Lorsque l’on souhaite résumer Downton Abbey en essayant de trouver un référent, on ne peut s’empêcher de mentionner Gosford Park de Robert Altman. On y trouve en effet l’illustration du fonctionnement d’une grande maison de la noblesse anglaise, la scénographie verticale ( « upstairs / downstairs ») et l’œuvre chorale. Analogie évidente après rapide coup d’œil aux crédits : Julian Fellowes est l’auteur des deux scénarios. Placée au début du 20ème siècle, la série raconte la vie du manoir de Downton Abbey, des nobles résidents aux modestes employés.
Débuter une série chorale est toujours un exercice périlleux. Où toute l’habileté du scénariste consiste, en bon équilibriste, à marier l’assurance à la beauté du geste. Ici, il est secondé par le réalisateur. Modèle du genre, la première séquence de la série associe l’art de l’introduction à la fluidité du mouvement permanent. Plongé dans le rush matinal, on découvre les différents personnages dans leur tâche, souligné par un bref échange afin de cerner leur rôle, leur psychologie élémentaire et la géographie de la maison. La réalisation privilégiera le plan séquence (à la steadicam) pour apprécier le fourmillement ordonné et rebondir de personnages en personnages sans subir les syncopes de la coupure.
L’enjeu critique ne repose pas sur cette séquence, mais sans cette dernière, l’articulation du récit aurait sans doute posé bien plus de problèmes. Downton Abbey tisse un nombre important d’intrigues. Des trajectoires (plusieurs par personnages) longues ou condensées, rectilignes ou angulaires, qui dessinent un ensemble complexe aux multiples ramifications mais conservent une lisibilité irréprochable. De cette profusion luxuriante, Julian Fellowes élabore des récits à la simplicité insolente. Ce qui se joue, à Downton Abbey, ne possède aucun caractère novateur ou inventif. C’est l’agencement des intrigues associée à une direction artistique exquise (interprétation comme réalisation) qui élève la série à un niveau canonique.

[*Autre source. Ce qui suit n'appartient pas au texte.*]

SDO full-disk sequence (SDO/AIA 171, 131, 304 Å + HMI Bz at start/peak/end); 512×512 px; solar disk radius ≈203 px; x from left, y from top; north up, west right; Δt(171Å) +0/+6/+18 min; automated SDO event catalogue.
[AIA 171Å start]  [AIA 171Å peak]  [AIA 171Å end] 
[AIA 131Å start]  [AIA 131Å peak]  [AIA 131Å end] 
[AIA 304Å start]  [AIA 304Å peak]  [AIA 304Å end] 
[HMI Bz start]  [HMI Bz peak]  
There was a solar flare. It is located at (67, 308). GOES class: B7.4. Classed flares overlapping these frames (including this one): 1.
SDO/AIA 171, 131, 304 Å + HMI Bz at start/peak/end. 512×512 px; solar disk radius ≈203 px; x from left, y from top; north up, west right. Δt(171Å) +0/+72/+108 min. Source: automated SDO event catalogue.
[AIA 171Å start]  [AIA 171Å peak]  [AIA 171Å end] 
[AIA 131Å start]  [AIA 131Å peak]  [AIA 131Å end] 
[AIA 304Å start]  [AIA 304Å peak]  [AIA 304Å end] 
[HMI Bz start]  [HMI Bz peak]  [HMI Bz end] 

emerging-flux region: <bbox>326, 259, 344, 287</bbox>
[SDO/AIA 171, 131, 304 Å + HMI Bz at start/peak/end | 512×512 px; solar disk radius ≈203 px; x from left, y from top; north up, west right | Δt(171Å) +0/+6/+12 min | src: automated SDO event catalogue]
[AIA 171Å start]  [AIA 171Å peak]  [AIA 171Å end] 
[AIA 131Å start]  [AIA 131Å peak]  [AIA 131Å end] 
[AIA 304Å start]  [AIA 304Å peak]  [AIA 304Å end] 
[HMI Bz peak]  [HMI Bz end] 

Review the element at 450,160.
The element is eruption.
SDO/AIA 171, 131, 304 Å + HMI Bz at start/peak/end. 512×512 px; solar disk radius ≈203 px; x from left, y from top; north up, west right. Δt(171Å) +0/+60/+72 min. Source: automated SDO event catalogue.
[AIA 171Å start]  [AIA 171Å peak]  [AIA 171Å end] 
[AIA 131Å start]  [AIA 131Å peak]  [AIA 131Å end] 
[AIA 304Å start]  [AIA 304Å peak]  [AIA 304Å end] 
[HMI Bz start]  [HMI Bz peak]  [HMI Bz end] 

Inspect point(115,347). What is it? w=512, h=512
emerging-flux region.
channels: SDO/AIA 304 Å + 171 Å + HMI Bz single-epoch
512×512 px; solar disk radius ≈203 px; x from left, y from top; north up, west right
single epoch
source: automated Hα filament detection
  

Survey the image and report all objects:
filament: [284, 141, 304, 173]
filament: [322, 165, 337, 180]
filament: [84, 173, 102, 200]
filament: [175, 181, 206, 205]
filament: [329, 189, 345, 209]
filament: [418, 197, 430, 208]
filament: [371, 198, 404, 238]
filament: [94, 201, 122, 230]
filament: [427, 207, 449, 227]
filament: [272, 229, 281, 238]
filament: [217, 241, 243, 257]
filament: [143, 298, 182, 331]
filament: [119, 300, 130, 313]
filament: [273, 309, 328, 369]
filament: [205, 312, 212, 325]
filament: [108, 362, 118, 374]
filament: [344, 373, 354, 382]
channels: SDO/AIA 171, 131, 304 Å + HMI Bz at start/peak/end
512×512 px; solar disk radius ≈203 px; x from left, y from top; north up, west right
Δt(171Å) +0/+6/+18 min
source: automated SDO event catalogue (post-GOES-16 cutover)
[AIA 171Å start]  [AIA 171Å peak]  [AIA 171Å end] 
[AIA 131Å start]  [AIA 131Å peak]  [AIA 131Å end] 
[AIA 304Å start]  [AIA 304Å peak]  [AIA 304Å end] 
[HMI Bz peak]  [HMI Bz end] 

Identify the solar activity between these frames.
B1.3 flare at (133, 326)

La force de la série tient dans la dimension humaine de ses intrigues, son humilité et la foi en ses personnages. Par l’attention portée aux détails, l’application minutieuse qui caractérise chacun des micro-récit. Sobriété absolue (très anglaise dira-t-on), qui trouve, dans la dimension domestique de la série, le loisir d’exprimer des émotions essentielles. Tout l’art de Julian Fellowes repose la puissance dramatique donnée à des situations au potentiel a priori faible. Une histoire d’amour trouve grâce auprès du téléspectateur par le non-dit et l’extrême douceur qui se dégage du couple lorsqu’ils sont seuls à l’écran ; la fin du pilot offre un moment jubilatoire, l’issue était pourtant prévisible, mais la scène conserve malgré tout son intensité ; la rage nous habite face aux esprits machiavéliques qui animent certains personnages. Toutes les séquences fonctionnent parce que le scénariste accorde un soin particulier à les mettre en valeur. Pas besoins d’élaboration ambitieuse dans la forme ou de grands coups de théâtre pour apporter du crédit à son récit. La richesse vient aussi de la simplicité.
Cycle : Période dont le terme correspond au retour de certains phénomènes, qui se reproduisent dans le même ordre. Cette saison n’est pas loin de correspondre à cette définition, dans un sens non péjoratif. Durant les deux années que constituent la saison, de nombreux évènements se sont produits. Mais en regardant les dernières images, on ne peut s’empêcher de trouver un certains mimétisme avec les premières et au statu quo observé sur certains personnages ou situations. Cet immobilisme est un leurre, bien sûr. Mais il introduit un fait intéressant : Ici, le contexte historique influe sur la destiné des acteurs du récit. Comprendre qu’ils sont soumis à l’évolution d’une époque qui se modernise. Fin d’une ère, ce retour à un point de départ vicié ne serait-il pas synonyme d’une rupture dans la tradition ? L’avenir de Downton Abbey, son héritage, resteront probablement au cœur d’une seconde saison que l’on attendra avec beaucoup d’impatience.